Some may wonder why asteroid mining is so important. One major reason is to lower the cost of and increasing access to the rare earth metals. Our technological civilization relies on them and they are difficult to find in significant concentrations to mine economically. They are mixed into the dirt all around us. Indeed, some more abundant than gold. Significant quantities are so rare though that China currently supplies approximately 97% of humanities needs.
So what? Well, China has a cut off supplies when they feel its in there interests to do so. They did so to Japan during a diplomatic spat in 2010. Cynics think this was merely an attempt by China to drive up prices. Either way it is not in our long term interest to rely on a single national supplier. Anyone who has bought a diamond (ahem, DeBeers) can understand the power China wields over the market.

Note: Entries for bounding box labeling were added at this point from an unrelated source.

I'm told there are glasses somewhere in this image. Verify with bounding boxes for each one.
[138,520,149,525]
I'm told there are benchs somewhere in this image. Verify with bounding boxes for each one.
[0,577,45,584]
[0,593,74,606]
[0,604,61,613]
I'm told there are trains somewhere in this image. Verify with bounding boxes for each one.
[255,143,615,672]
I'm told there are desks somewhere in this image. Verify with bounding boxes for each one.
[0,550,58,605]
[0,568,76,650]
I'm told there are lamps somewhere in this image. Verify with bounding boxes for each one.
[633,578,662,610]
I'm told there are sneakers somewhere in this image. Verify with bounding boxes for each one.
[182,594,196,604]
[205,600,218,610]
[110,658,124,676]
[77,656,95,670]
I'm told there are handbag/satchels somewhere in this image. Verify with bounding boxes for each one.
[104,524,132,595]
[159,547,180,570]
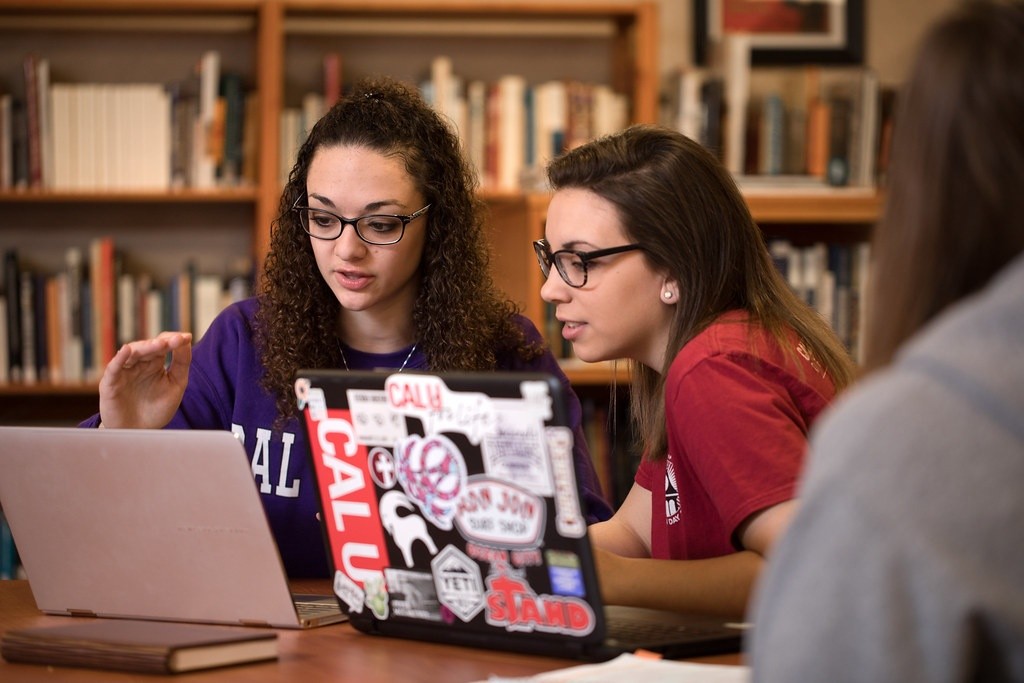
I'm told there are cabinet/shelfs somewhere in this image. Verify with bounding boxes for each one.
[0,0,906,499]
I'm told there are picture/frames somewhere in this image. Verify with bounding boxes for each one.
[691,0,866,67]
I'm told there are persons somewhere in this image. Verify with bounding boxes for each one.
[534,123,864,626]
[73,70,618,578]
[739,1,1023,683]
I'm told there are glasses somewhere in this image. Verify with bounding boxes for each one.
[532,238,643,288]
[291,191,431,245]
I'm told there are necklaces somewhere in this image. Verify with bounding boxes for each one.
[332,326,423,373]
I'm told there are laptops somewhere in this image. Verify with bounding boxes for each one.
[295,366,753,665]
[0,426,350,629]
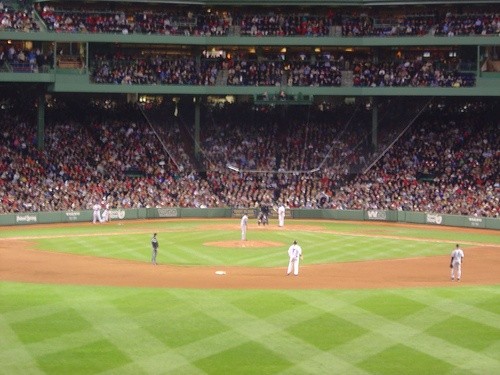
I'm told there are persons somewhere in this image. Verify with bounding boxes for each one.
[152,233,159,264]
[287,240,303,276]
[450,245,464,281]
[0,3,500,227]
[241,213,249,241]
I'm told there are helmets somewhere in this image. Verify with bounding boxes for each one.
[293,240,298,244]
[244,212,247,215]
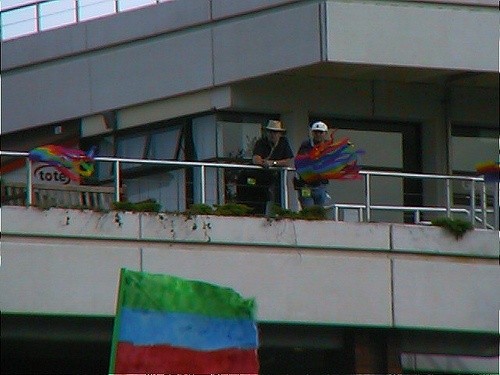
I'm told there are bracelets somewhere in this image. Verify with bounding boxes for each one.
[274,160,277,166]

A main economic case for asteroid mining is the likelihood that rare earth elements are concentrated in NEAs. The reasons for this goes back to formation of the solar system, the NEAs were never pulverized into planets. NASA’s budget request and plan is a major step towards a more abundant supply. In an age of dysfunctional politics it is encouraging to see the government used in a way that it can be effective. The asteroid mining start-ups, leveraging the lower cost launch infrastructure developed by SpaceX, will benefit from this NASA plan. When the next asteroid explodes over Russia and Congress asks NASA what can be done about it Charles Bolden’s successor will have a better answer than ‘pray’.